Written problem » Reproduce every one of the following records word for word, keeping each line as it stands.

Records shown »
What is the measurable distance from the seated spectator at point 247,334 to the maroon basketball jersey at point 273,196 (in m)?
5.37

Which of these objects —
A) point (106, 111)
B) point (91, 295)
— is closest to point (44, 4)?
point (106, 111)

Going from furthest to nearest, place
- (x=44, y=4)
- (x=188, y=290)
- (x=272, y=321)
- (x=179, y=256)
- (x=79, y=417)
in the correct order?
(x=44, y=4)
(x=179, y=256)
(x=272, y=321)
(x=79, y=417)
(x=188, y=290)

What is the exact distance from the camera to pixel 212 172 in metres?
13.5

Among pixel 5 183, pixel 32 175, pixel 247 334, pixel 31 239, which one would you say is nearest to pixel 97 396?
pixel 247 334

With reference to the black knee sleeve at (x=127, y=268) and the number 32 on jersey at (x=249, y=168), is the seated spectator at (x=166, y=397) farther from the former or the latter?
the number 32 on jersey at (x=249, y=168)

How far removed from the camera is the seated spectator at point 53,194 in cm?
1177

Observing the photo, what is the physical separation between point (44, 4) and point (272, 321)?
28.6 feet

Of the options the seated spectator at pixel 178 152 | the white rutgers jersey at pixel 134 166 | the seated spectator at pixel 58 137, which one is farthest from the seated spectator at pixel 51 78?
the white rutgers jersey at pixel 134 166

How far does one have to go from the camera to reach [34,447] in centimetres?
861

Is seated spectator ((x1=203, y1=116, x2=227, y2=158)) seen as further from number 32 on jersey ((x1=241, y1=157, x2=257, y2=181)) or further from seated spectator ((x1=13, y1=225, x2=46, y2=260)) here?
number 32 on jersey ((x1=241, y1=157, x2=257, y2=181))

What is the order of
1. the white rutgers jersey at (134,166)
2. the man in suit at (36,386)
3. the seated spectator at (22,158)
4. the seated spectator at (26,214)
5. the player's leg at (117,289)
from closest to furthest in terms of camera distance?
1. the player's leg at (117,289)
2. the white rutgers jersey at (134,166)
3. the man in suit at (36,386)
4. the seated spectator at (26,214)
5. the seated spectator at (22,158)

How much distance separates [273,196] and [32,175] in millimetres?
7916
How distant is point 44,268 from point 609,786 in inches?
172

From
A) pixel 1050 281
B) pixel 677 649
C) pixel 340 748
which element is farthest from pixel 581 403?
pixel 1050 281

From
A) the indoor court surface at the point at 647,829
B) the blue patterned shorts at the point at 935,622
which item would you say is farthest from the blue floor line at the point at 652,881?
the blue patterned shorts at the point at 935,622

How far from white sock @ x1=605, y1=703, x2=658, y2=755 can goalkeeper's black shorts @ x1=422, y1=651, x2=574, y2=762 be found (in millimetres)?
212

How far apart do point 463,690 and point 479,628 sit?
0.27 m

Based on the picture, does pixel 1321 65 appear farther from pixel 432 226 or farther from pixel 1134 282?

Exercise response »
What is the measurable distance from the seated spectator at point 247,334 to the maroon basketball jersey at point 273,196 (in m)?
5.37

Which of these objects —
A) point (106, 111)
B) point (91, 295)
— is closest to point (44, 4)?
point (106, 111)

Going from furthest to nearest, place
- (x=44, y=4)
- (x=188, y=290)
- (x=272, y=321)
- (x=179, y=256)
- (x=79, y=417)
in the correct order?
(x=44, y=4)
(x=179, y=256)
(x=272, y=321)
(x=79, y=417)
(x=188, y=290)

What is the exact distance from the camera to pixel 212 172 in metres?
13.5

Among pixel 5 183, pixel 32 175, pixel 247 334, pixel 31 239, which one would you say is nearest to pixel 97 396?
pixel 247 334

With reference to the black knee sleeve at (x=127, y=268) and the number 32 on jersey at (x=249, y=168), is the seated spectator at (x=166, y=397) farther from the former or the latter?
the number 32 on jersey at (x=249, y=168)

How far removed from the camera is the seated spectator at point 53,194 in cm?
1177

Observing the photo, what is the physical separation between point (44, 4) and point (272, 321)?
28.6 feet

Of the options the seated spectator at pixel 178 152 | the white rutgers jersey at pixel 134 166 | the seated spectator at pixel 58 137, which one is farthest from the seated spectator at pixel 51 78?
the white rutgers jersey at pixel 134 166

How far does one have to go from the camera to reach [34,447] in centimetres?
861

Is seated spectator ((x1=203, y1=116, x2=227, y2=158)) seen as further from number 32 on jersey ((x1=241, y1=157, x2=257, y2=181)) or further from seated spectator ((x1=13, y1=225, x2=46, y2=260)) here?
number 32 on jersey ((x1=241, y1=157, x2=257, y2=181))

What is the order of
1. the white rutgers jersey at (134,166)
2. the man in suit at (36,386)
3. the seated spectator at (22,158)
4. the seated spectator at (26,214)
5. the player's leg at (117,289)
from closest to furthest in terms of camera distance?
1. the player's leg at (117,289)
2. the white rutgers jersey at (134,166)
3. the man in suit at (36,386)
4. the seated spectator at (26,214)
5. the seated spectator at (22,158)

How much distance separates [273,196] and [32,175] in millimetres?
7916
How distant is point 44,268 from point 609,786 in inches?
172

From
A) pixel 1050 281
B) pixel 677 649
C) pixel 340 748
which element is farthest from pixel 581 403?
pixel 1050 281

From
A) the indoor court surface at the point at 647,829
B) the blue patterned shorts at the point at 935,622
which item would you say is farthest from the blue floor line at the point at 652,881?
the blue patterned shorts at the point at 935,622

How far from white sock @ x1=605, y1=703, x2=658, y2=755 can goalkeeper's black shorts @ x1=422, y1=651, x2=574, y2=762 be found (in millimetres)?
212

How far apart do point 463,690 and point 479,628 sit?
0.27 m

Based on the picture, does pixel 1321 65 appear farther from pixel 432 226 or farther from pixel 1134 282?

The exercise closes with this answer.